Health sciences are increasingly becoming one of the major focuses for CBR research (for a survey of applications see [1]). A medical CBR system where health records of patients constitute the CB is expected to grow considerably over time and hence, it is prone to face the utility problem if extra care is not taken at the retrieval process.

In such a domain, a new problem is typically an incremental update to its predecessor case in the CB. By saying incremental, we mean that it comprises (partially or completely) the information of its sequentially related predecessors. In the above mentioned medical CBR system, after the initial session for a patient, consecutive sessions would be updates to previous sessions. These sessions would altogether form a sequence of cases, i.e. the case history of the patient (see Fig. 1 for a visual representation of such a CB). A query to find patients with similar health records should take into account these sequences of cases for the patients in the CB. As the cases are appended, the sequence grows longer by time and the incremental difference introduced by the new problem becomes minimal compared to the shared long history between the latest cases of the sequence. Then, it is intuitive to think that a new problem’s NNs are very likely to be similar to those of its predecessor case. The basic assumption of CBR that “similar problems have similar solutions” also confirms this thought. Following this intuition, while we are calculating the NNs of a new problem, it makes sense to start from the ranked neighbors of the predecessor.

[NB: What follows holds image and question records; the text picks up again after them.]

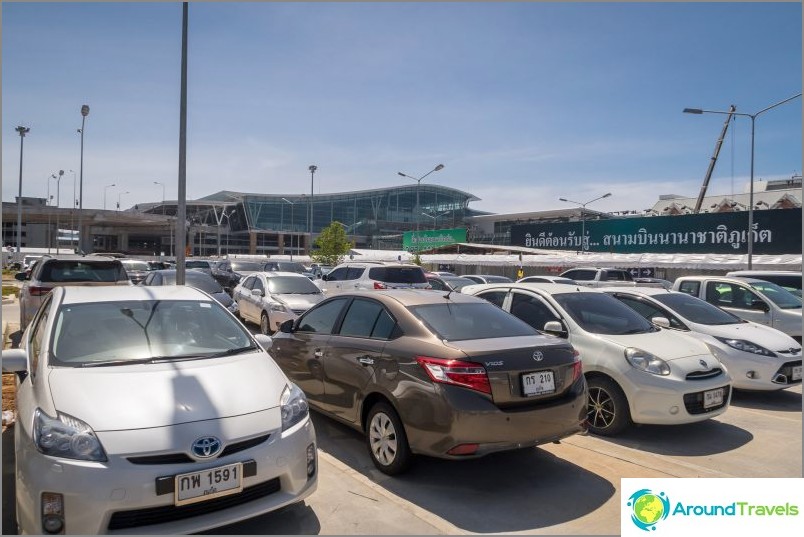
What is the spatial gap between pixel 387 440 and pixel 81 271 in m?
8.79

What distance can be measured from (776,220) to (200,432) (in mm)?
42215

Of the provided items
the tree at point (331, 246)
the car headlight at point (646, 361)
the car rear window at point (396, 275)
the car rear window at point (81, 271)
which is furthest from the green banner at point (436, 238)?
the car headlight at point (646, 361)

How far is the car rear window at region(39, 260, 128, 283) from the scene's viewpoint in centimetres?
1080

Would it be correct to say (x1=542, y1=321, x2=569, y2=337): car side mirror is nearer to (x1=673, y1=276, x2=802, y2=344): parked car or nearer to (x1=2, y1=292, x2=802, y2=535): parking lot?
(x1=2, y1=292, x2=802, y2=535): parking lot

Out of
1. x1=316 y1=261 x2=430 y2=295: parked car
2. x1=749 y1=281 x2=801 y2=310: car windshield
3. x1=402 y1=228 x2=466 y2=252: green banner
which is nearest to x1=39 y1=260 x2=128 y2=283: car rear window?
x1=316 y1=261 x2=430 y2=295: parked car

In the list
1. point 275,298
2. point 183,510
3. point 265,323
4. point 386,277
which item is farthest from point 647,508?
point 386,277

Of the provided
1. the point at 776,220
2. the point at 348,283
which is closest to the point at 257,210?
the point at 776,220

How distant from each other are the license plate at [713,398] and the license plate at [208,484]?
5.04 metres

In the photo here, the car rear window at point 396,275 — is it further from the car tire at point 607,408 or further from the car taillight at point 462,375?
the car taillight at point 462,375

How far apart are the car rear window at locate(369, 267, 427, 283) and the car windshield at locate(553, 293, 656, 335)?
843 centimetres

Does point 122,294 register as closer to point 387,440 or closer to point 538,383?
point 387,440

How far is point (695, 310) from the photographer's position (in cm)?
886

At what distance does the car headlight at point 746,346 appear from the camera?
777cm

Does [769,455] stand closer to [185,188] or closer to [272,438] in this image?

These two suggestions lead us to the thought that if we could have an oracle that showed us to what extent we should be doing the similarity calculations (i.e. making sure that we could not find a nearer neighbor than the last one we have calculated), we could save invaluable time at the retrieval phase, especially if the CB is subject to substantial growth over time as it is in this example and/or the distance calculation is expensive for the domain.

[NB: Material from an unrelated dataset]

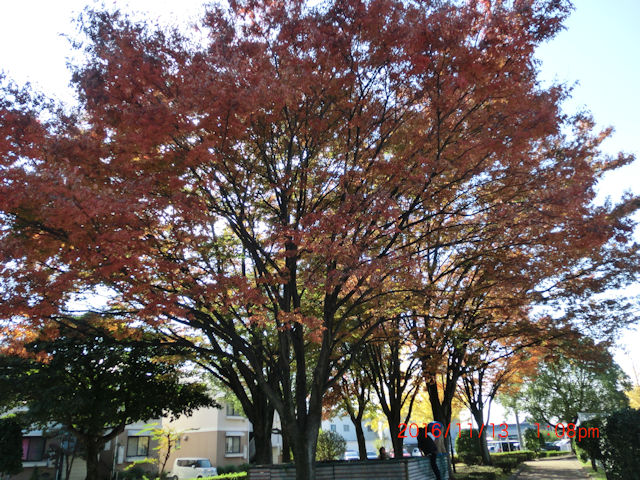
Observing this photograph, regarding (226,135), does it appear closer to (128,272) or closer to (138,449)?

In this work, we introduce a new approach to limit the number of cases assessed in the search of exact NNs in domains where a case is sequentially related to another and where the distance measures are metrics. The method leverages the triangle inequality as a cutoff to calculate the NNs of a new problem based on its distance to its predecessor case. In the sense of reducing the number of cases to assess in retrieval, our method bears resemblance to the “Fish and Shrink” strategy [6] which also exploits the triangle inequality to set bounds on similarities between cases. “Fish and Shrink” assumes that “if a case does not fit the actual query, then this may reduce the possible usefulness of its neighbors” and it uses similarity bounds to successively eliminate (shrink) similarity regions. However, our method is unique in its incremental approach to use similarities between sequentially related cases to determine the cutoff point in the search of exact NNs.

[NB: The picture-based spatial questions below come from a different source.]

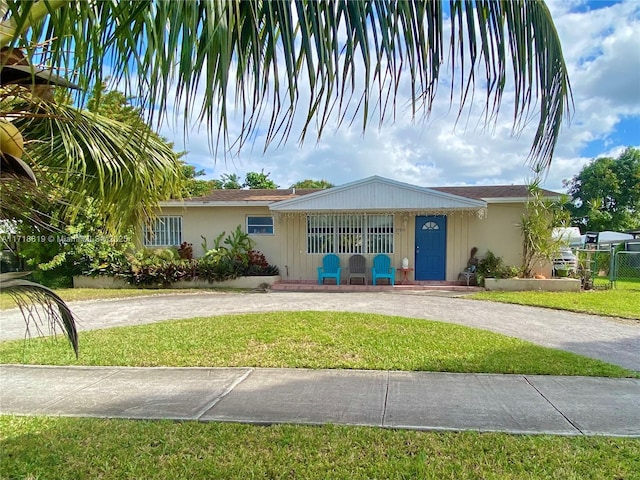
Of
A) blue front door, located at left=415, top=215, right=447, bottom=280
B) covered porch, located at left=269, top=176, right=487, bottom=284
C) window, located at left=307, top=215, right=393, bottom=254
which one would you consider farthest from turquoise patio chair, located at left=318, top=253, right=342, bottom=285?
blue front door, located at left=415, top=215, right=447, bottom=280

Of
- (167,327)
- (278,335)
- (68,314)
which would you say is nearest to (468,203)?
(278,335)

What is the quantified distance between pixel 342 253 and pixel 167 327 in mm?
7954

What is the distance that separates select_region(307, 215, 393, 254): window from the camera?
14.4 metres

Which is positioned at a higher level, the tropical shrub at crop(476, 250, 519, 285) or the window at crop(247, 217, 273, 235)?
the window at crop(247, 217, 273, 235)

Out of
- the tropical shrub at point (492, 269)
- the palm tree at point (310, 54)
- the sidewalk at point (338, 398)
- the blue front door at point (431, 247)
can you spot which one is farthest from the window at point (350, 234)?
the palm tree at point (310, 54)

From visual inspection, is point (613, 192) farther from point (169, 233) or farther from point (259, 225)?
point (169, 233)

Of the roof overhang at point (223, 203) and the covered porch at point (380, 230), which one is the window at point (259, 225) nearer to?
the covered porch at point (380, 230)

Specifically, we describe how to implement an oracle that indicates the cutoff points in NN search in metric spaces and how to use it in a Lazy KNN search algorithm in Sect. 2. Next, in Sect. 3 we describe the experiments conducted in synthetic domains of different problem feature characteristics and different cluster diversity and we report the results in which we can observe the gain in terms of avoided similarity calculations by our algorithm. Finally, in Sect. 4 we conclude with discussion and future work.

2 Lazy Retrieval

In a CB of n cases, for a problem sequence S which has had u updates so far including the initial problem, a standard linear kNN search algorithm would have to make a total number of $u \times n$ similarity calculations to assess the kNNs of the updates of S throughout its evolution, assuming the CB does not change during these u updates. Our aim here is to try to reduce the number of calculations when a new query arrives as an update to S by using the knowledge we have acquired from the calculations made for prior updates.

Our approach to accomplish this objective is to find an oracle in such a domain that can help us carry out as few similarity (or distance) calculations as possible during the assessment of the kNNs. For a new query, if this oracle indicates a point in the CB, onward from which it is useless to search a nearer neighbor (since it guarantees that there is none ahead), we could hope to save some precious time spent for calculations.

In the following subsection, we propose such an oracle which leverages the triangle inequality in metric spaces and then we introduce our algorithm for the lazy assessment of the kNNs using this oracle.

2.1 Leveraging the Triangle Inequality in kNN Assessment

The most popular metric space used by CBR systems is the Euclidean space and being a metric space, distance metrics used in this space should satisfy the triangle inequality among other axioms [2]. When we already know the similarity of a case to a previous update of a given problem sequence, we show how we exploit this property to calculate the upper-bound of the similarity of this case to the current update of that problem.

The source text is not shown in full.